Then however I got asked if we use Photoshop on Glow.Mo. Which we do. The response immediately was why. If our motto is ‘Own the skin you’re in’, how could we use such a tool?
The thing is, we draw a line between overall photo editing and retouching. The majority of images online, faces or no faces, have been edited. The brightness increased, the contrast pushed up. All these things occur, to try to get the image to be seen more easily by you, and to fit in with the site the image sits on. If a product photo is dark, and has lots of shadows, that product doesn’t seem looked after, appealing and perhaps even the store trustworthy.
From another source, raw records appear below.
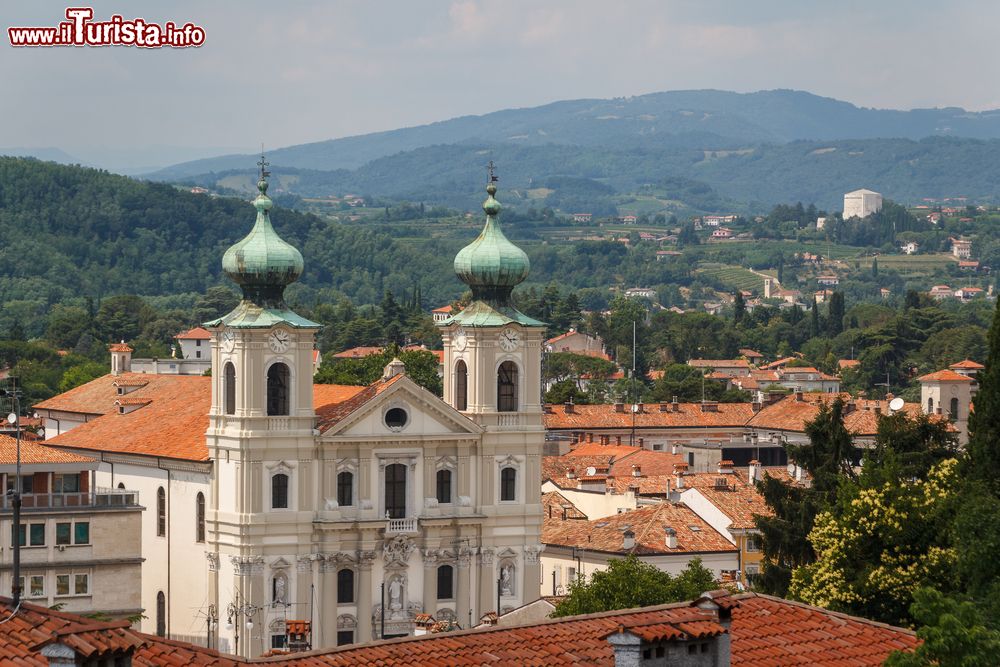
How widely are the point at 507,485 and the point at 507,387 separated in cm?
279

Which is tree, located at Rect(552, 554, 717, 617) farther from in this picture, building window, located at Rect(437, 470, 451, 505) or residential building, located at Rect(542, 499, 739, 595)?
residential building, located at Rect(542, 499, 739, 595)

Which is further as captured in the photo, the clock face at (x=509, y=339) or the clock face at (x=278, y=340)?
the clock face at (x=509, y=339)

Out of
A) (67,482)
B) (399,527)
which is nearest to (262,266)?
(399,527)

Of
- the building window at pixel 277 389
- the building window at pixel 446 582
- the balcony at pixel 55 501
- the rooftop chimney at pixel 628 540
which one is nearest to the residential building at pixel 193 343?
the rooftop chimney at pixel 628 540

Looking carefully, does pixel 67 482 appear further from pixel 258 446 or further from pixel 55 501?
pixel 258 446

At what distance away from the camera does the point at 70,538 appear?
6266 cm

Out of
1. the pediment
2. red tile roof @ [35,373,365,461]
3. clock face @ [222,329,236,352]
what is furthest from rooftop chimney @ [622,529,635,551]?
clock face @ [222,329,236,352]

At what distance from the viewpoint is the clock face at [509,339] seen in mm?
75562

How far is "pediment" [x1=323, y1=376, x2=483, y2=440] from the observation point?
240 ft

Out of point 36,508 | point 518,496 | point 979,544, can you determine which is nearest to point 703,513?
point 518,496

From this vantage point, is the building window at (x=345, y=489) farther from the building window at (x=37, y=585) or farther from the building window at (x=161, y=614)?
the building window at (x=37, y=585)

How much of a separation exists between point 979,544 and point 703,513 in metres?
41.4

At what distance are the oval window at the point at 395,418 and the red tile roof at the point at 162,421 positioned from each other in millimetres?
2189

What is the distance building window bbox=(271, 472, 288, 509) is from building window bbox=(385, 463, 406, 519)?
3025 millimetres
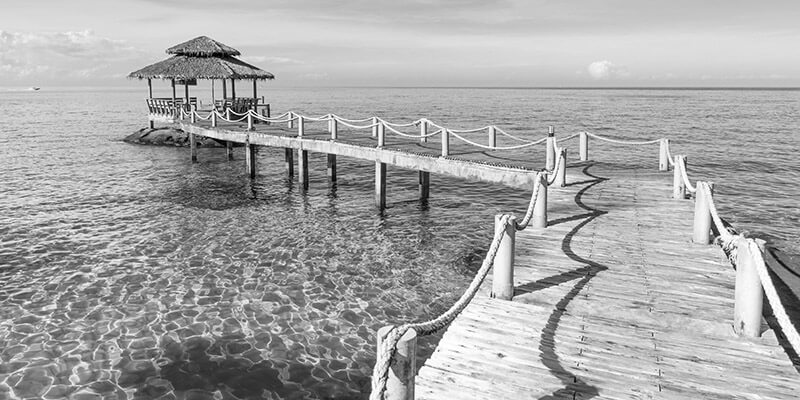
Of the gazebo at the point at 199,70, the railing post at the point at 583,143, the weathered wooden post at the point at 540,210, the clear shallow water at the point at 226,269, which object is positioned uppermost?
the gazebo at the point at 199,70

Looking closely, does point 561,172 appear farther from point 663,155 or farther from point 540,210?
point 663,155

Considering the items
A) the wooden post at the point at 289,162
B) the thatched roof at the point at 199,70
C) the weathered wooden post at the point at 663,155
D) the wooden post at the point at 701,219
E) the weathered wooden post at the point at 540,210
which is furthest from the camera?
the thatched roof at the point at 199,70

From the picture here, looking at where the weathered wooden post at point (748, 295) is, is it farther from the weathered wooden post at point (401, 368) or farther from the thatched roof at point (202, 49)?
the thatched roof at point (202, 49)

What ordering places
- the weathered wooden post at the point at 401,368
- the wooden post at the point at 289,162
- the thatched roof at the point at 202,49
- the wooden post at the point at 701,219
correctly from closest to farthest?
the weathered wooden post at the point at 401,368 < the wooden post at the point at 701,219 < the wooden post at the point at 289,162 < the thatched roof at the point at 202,49

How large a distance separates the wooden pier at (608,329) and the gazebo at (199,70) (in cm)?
2853

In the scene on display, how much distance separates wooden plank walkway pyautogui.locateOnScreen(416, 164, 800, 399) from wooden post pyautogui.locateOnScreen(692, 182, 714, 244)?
213 mm

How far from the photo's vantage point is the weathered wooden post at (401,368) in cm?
352

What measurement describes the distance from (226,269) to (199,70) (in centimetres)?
2627

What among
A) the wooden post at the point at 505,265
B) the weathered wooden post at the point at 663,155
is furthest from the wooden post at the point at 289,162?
the wooden post at the point at 505,265

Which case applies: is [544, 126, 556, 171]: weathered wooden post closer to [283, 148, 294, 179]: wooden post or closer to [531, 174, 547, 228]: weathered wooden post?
[531, 174, 547, 228]: weathered wooden post

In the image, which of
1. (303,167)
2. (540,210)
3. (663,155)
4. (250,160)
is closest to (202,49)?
(250,160)

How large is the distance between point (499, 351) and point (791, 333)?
2.43m

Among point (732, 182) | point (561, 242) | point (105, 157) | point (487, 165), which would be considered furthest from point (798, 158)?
point (105, 157)

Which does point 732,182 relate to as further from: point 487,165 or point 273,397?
point 273,397
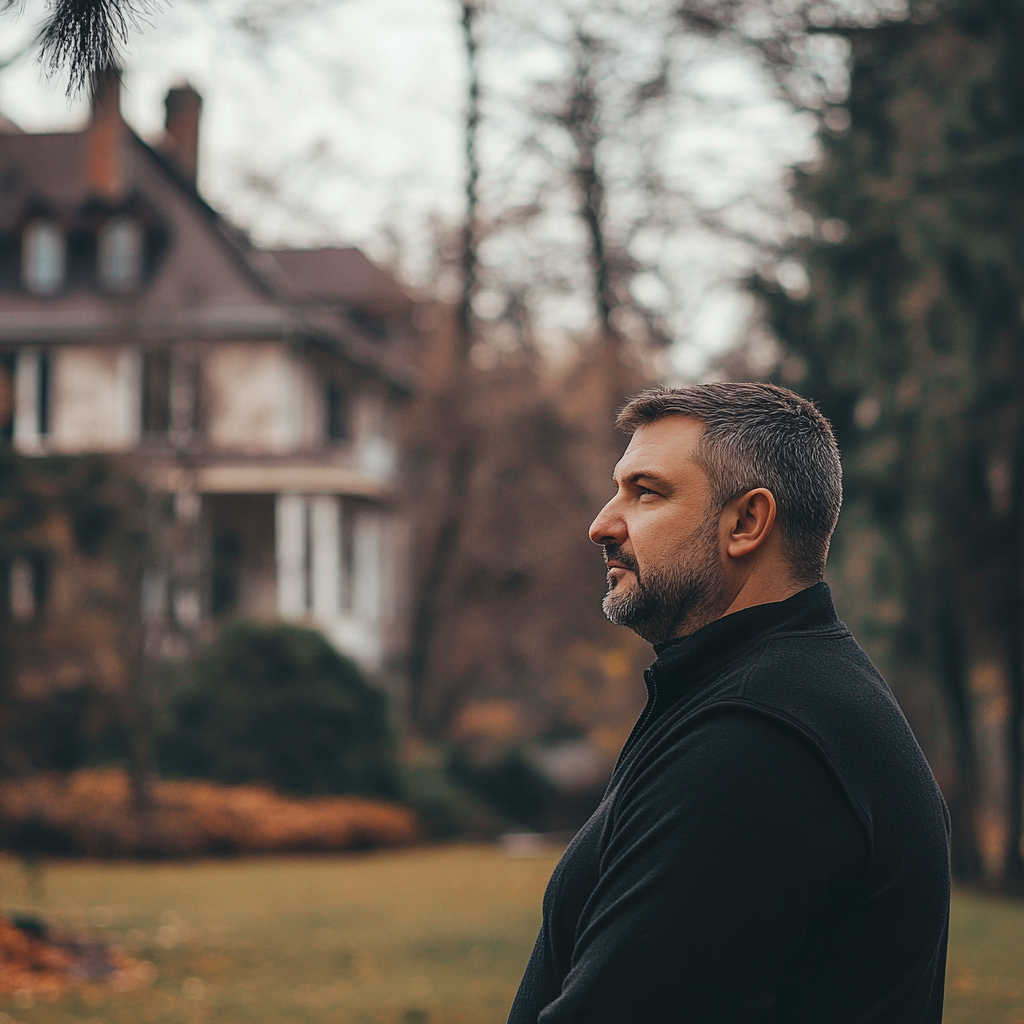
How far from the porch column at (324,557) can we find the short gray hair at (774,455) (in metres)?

We edit our photos, mostly just increasing the brightness to get them to fit with our site.
Re-touching, however, is when every little blemish is brushed away, every little line smoothed over, and inconsistencies in skin tone evened out. We can’t vouch for the images on our site, that we didn’t take. But, those that we did, which is the majority of them, are not retouched. (See Megan below.)
We don’t retouch because (although this kind of editing shows no signs of slowing down), photoshopped skin isn’t real and we don’t endorse any kind of ‘alternative fact'. To own the skin you’re in, takes confidence. And we are on a mission to inspire that kind of confidence. Promoting images of unattainable and unreal beauty, doesn’t help that.
At the end of the day, Photoshop is a tool, which like any can be used for good and bad. We know this, and we endeavour to use it responsibly.